— DIRECTIONS —
Render the lines as a Markdown table with columns n and Line, starting at the beginning of the records and going on through the line that contains "4. point (712, 217)". Number each row, skip blank lines, and leave the pictures out.

— RECORDS —
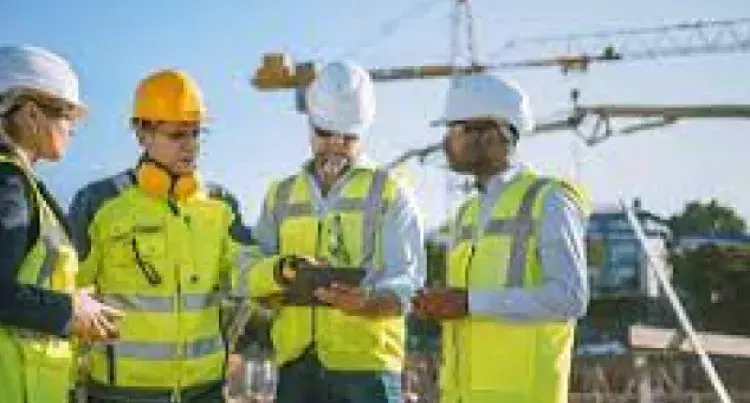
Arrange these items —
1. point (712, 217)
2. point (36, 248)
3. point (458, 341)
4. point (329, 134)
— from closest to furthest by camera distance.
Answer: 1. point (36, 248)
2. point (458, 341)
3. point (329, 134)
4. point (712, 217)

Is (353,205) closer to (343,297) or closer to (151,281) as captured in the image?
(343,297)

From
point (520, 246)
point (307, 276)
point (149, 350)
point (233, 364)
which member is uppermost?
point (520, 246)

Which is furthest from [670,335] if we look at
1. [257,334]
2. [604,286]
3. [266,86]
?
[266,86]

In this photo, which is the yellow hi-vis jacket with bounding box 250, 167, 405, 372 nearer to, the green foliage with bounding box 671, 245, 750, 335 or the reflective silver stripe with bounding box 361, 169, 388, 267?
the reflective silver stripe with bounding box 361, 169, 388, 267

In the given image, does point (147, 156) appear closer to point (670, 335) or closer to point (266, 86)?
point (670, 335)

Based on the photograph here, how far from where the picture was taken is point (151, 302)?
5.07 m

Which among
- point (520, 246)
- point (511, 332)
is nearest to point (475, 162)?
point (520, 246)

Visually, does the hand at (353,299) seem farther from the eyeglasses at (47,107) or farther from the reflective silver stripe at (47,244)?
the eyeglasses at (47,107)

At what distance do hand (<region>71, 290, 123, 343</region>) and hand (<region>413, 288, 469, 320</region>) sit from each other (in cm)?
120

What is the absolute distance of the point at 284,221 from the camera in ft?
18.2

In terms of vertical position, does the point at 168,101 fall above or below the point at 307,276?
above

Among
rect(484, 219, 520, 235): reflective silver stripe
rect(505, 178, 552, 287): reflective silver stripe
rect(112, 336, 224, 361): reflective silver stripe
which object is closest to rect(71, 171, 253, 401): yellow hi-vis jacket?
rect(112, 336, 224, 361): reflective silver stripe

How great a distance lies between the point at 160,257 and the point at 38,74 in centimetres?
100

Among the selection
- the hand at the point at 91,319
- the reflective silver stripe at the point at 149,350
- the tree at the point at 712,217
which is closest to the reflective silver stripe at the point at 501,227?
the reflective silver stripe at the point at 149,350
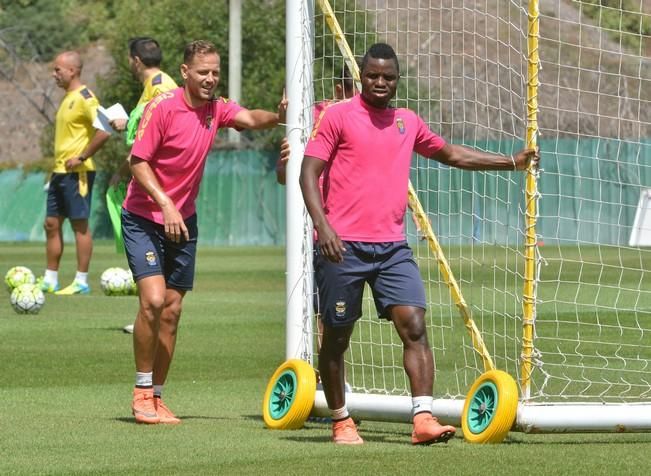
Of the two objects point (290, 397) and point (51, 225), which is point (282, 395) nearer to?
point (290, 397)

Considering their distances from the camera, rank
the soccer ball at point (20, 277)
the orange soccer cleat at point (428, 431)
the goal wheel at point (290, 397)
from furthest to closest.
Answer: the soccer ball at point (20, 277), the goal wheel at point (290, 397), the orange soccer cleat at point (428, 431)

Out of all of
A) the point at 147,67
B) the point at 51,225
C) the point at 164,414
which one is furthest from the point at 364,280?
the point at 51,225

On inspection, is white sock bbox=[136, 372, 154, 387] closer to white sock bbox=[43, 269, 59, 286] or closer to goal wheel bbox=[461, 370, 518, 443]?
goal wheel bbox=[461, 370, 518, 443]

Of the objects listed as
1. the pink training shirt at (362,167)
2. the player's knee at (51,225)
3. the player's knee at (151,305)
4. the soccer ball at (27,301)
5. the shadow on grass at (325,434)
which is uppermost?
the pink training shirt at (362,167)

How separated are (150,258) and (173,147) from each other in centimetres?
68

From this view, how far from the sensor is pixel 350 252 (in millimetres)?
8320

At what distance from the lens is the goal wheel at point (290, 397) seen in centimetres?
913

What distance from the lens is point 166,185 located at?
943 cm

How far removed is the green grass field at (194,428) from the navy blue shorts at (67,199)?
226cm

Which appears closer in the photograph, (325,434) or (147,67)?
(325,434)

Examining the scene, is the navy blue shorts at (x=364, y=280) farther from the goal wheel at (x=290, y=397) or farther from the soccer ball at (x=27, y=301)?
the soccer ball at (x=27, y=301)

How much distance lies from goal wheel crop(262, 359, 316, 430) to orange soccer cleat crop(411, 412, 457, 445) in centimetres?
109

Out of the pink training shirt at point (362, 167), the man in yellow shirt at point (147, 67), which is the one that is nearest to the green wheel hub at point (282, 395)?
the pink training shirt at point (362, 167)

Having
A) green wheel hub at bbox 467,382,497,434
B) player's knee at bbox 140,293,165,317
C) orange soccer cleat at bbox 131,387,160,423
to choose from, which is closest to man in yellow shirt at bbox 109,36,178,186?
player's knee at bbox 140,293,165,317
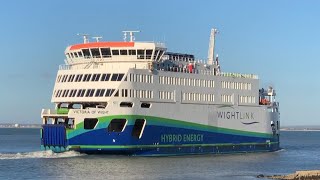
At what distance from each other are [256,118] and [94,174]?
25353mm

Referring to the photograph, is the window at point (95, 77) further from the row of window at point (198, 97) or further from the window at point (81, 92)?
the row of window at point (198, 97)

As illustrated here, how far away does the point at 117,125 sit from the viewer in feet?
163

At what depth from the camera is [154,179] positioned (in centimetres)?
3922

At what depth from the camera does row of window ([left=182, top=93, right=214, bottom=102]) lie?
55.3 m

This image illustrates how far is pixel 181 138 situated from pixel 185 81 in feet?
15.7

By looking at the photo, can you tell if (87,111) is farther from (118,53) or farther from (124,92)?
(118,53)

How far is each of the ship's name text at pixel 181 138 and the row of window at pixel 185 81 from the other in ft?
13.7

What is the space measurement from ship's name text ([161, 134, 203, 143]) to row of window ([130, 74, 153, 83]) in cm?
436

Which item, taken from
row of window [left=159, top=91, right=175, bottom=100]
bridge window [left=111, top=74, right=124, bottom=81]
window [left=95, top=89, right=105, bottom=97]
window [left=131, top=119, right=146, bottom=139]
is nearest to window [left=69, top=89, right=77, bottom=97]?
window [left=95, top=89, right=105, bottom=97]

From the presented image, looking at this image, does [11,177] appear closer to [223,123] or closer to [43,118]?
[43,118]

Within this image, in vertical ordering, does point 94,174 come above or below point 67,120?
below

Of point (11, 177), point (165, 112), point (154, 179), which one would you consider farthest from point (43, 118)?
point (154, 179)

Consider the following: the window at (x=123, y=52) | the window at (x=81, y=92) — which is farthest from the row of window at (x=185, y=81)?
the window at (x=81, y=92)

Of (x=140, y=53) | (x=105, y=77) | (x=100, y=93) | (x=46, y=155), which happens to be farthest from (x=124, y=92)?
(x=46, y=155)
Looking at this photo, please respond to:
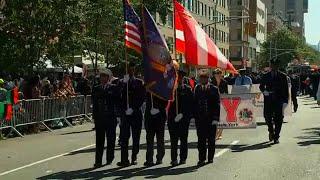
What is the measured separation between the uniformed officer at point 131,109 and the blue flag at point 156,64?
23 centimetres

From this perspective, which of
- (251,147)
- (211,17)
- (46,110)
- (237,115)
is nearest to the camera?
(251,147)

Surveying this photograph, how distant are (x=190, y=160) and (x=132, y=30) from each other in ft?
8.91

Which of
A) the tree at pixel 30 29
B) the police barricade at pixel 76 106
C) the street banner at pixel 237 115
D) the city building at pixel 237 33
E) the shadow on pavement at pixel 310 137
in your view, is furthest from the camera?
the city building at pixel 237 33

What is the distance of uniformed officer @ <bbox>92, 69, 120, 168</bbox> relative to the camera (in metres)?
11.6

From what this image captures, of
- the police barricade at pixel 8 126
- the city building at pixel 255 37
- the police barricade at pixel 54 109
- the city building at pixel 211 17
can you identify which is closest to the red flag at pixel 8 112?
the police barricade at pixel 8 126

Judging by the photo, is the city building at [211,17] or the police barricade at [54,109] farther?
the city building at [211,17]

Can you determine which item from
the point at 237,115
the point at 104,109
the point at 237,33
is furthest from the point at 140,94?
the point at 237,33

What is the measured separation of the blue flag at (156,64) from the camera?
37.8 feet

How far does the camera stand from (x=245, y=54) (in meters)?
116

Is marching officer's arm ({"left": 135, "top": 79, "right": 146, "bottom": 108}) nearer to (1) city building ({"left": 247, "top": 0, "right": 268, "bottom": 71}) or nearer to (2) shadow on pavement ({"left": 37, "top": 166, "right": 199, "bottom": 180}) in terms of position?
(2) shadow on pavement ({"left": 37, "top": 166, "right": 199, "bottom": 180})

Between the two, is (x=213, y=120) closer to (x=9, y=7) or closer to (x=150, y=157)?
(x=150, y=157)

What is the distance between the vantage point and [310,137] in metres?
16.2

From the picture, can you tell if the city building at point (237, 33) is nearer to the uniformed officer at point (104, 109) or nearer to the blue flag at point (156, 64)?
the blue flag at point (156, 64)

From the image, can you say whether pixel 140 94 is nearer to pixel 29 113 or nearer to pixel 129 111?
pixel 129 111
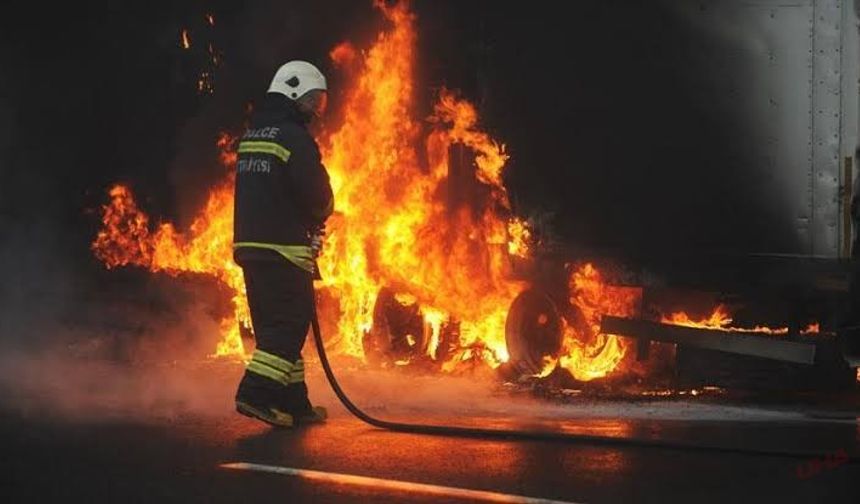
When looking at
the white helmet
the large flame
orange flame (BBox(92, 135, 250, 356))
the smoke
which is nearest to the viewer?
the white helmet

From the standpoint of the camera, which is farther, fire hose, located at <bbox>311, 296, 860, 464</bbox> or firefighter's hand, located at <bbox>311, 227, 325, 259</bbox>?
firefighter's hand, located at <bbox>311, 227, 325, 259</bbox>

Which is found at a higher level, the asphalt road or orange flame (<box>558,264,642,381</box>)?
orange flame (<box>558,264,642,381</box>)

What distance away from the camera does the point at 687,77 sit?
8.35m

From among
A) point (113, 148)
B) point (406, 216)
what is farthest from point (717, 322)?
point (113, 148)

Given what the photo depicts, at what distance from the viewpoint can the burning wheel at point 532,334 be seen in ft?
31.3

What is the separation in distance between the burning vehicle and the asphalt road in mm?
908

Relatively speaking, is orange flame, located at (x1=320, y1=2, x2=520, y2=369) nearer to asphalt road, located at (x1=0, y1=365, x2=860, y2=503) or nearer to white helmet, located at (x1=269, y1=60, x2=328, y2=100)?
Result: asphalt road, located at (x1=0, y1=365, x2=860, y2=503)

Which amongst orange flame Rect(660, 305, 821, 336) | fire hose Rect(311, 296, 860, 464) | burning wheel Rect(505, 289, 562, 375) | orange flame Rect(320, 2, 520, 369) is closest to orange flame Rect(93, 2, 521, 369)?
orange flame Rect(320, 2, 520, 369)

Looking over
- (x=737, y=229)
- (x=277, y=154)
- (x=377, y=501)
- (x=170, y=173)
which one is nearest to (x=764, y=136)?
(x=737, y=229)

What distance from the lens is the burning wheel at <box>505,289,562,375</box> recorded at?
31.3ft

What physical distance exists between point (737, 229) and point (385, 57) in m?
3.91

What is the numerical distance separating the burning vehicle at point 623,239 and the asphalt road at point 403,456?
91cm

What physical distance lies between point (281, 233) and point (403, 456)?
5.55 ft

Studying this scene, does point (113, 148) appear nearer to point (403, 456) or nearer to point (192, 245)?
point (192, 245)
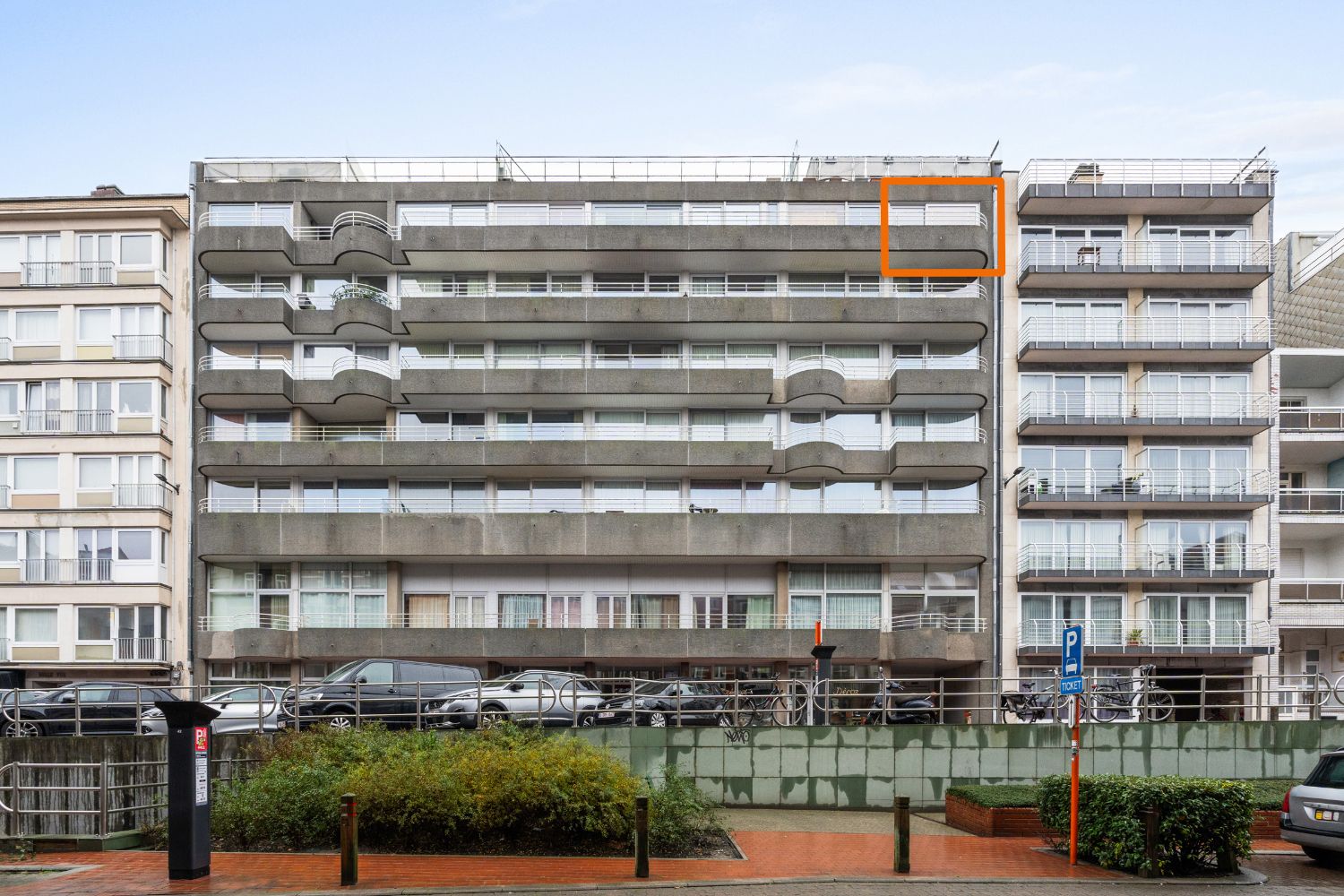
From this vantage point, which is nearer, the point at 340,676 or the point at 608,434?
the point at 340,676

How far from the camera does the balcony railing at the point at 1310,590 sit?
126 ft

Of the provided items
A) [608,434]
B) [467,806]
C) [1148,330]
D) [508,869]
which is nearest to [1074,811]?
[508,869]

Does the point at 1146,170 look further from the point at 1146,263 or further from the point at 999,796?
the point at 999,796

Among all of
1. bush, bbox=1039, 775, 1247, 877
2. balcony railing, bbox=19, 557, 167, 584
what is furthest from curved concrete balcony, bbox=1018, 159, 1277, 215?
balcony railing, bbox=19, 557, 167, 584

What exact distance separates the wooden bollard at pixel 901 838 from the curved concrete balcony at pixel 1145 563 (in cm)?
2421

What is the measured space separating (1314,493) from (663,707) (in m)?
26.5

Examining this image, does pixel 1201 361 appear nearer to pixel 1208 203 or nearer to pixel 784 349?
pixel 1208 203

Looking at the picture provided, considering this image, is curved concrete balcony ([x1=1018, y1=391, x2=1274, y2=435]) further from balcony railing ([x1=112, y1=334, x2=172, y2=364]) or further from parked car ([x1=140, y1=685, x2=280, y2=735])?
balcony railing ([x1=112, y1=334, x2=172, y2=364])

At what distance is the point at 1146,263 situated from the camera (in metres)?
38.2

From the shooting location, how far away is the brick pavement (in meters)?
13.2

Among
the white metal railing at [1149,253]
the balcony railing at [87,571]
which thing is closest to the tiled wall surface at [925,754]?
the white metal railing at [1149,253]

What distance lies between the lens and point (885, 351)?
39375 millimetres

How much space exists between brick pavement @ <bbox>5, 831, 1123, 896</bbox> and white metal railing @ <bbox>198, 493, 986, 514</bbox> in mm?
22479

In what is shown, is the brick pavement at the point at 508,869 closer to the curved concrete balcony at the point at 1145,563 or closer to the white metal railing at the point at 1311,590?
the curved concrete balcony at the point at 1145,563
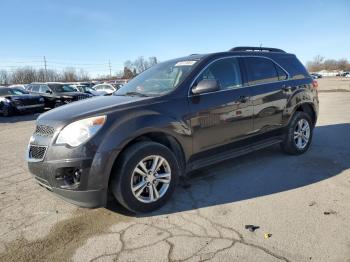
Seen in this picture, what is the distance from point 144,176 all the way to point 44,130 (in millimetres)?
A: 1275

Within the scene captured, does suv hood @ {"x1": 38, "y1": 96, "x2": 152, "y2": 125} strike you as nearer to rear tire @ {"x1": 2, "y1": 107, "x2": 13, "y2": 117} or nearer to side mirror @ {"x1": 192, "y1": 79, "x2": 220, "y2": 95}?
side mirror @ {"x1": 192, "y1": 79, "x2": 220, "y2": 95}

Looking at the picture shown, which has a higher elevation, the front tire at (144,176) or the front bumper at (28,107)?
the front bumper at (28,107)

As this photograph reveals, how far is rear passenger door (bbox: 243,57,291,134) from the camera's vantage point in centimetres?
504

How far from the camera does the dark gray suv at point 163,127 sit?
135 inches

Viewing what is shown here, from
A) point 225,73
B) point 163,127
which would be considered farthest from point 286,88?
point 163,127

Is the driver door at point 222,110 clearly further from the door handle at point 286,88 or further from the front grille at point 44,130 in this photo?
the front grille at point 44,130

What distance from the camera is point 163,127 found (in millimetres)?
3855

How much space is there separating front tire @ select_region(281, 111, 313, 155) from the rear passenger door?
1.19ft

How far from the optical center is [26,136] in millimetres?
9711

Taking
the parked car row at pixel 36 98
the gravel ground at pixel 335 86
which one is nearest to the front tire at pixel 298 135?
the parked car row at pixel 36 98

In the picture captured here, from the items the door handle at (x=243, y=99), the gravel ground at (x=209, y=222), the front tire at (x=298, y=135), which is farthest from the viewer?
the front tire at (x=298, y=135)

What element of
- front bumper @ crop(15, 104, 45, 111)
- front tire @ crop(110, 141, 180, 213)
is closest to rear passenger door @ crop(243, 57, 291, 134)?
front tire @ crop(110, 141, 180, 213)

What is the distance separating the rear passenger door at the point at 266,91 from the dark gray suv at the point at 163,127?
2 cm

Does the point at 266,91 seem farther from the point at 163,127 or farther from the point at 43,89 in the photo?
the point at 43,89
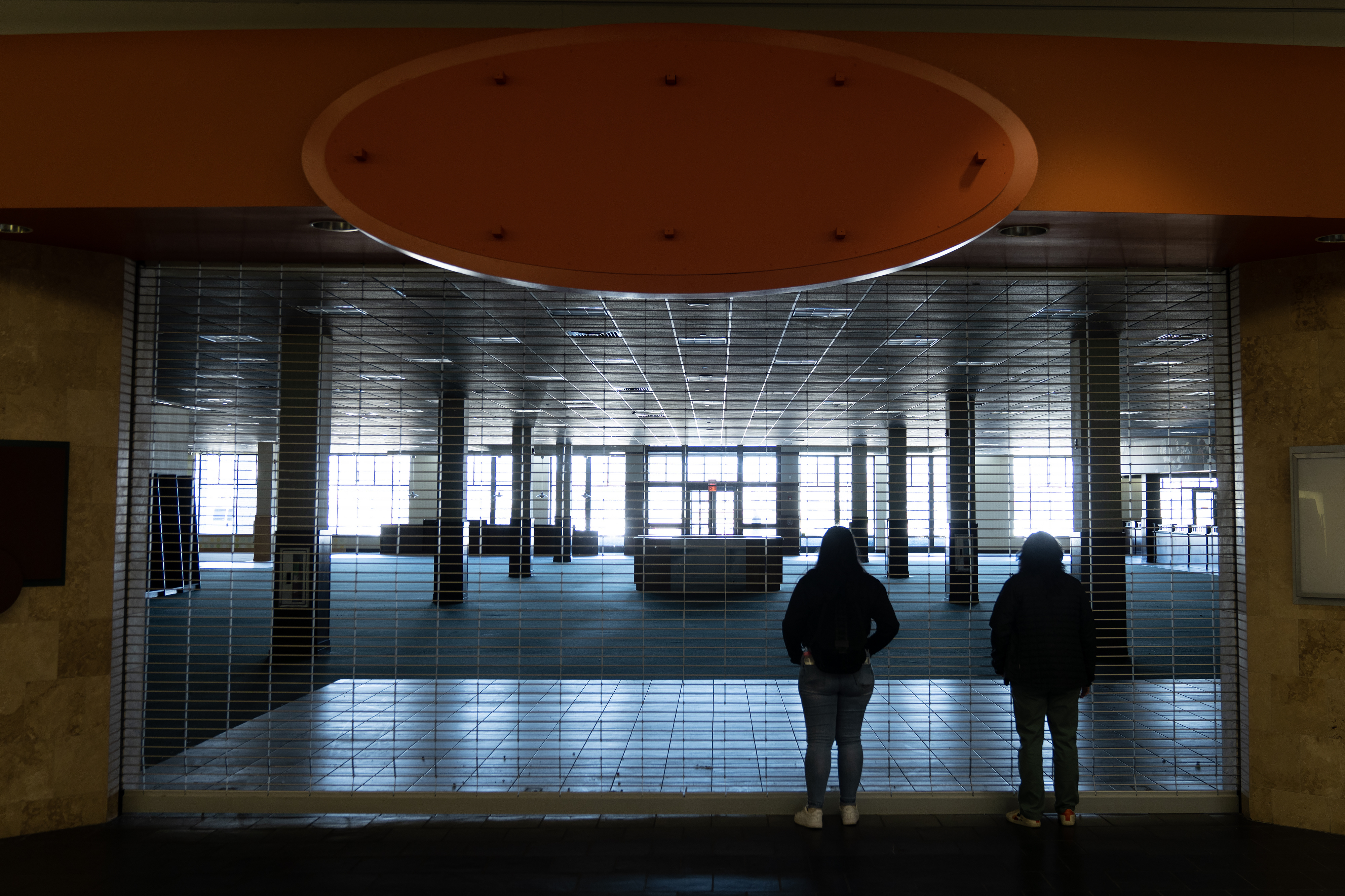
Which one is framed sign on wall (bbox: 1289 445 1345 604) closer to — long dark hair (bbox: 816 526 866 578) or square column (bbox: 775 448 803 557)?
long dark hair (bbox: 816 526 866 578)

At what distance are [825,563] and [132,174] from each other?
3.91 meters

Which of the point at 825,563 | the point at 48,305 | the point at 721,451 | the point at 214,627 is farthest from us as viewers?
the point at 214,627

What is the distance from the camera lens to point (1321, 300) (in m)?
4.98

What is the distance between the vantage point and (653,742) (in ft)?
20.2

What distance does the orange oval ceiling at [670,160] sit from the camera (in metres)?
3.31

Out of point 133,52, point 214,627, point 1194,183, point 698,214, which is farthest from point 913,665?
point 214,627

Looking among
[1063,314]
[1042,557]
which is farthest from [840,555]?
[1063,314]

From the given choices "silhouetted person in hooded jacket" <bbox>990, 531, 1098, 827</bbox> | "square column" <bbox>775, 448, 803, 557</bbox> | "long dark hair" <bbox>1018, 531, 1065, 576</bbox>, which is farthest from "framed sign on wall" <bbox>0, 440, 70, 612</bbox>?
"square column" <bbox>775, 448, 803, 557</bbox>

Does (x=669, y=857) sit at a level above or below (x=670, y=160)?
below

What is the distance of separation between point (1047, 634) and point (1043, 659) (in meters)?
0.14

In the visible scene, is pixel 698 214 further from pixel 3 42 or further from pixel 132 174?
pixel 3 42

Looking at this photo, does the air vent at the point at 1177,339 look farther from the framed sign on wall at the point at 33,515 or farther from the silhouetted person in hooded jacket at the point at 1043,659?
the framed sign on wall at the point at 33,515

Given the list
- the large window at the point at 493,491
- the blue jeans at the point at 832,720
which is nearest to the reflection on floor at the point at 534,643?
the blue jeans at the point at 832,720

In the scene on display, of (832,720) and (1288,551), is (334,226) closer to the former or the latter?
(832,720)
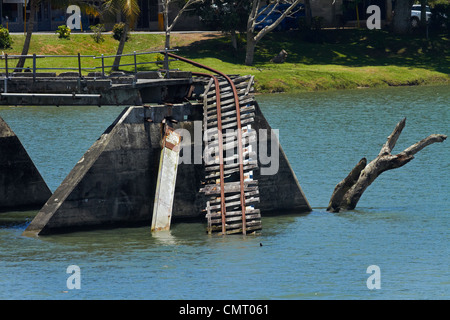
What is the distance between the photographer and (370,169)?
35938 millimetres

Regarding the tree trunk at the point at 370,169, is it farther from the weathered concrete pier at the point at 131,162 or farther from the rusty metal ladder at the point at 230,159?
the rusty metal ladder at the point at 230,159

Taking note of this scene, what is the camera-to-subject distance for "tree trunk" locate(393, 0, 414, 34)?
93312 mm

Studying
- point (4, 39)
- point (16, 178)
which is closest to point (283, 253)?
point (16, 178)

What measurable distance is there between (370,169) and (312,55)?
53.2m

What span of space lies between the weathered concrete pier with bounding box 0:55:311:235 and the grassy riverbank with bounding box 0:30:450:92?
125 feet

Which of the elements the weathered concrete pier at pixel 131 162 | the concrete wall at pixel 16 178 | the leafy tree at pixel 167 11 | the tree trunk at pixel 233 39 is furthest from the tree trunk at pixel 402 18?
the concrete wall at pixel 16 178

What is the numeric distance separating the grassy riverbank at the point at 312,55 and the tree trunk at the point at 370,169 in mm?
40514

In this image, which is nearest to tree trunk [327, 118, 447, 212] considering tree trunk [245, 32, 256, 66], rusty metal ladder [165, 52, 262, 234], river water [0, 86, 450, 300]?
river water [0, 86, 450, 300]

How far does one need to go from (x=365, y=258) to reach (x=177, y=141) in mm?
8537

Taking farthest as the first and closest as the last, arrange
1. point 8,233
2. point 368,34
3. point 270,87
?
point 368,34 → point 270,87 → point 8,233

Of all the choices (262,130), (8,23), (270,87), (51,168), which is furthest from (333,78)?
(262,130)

— TASK ANSWER —
| n | Line |
|---|---|
| 1 | Arrange these items — |
| 2 | 1. point (712, 217) |
| 3 | 2. point (36, 248) |
| 4 | 3. point (458, 341) |
| 5 | 4. point (329, 134) |
| 6 | — from closest to furthest by camera distance. |
| 7 | Answer: 1. point (36, 248) |
| 8 | 2. point (458, 341) |
| 9 | 3. point (329, 134) |
| 10 | 4. point (712, 217) |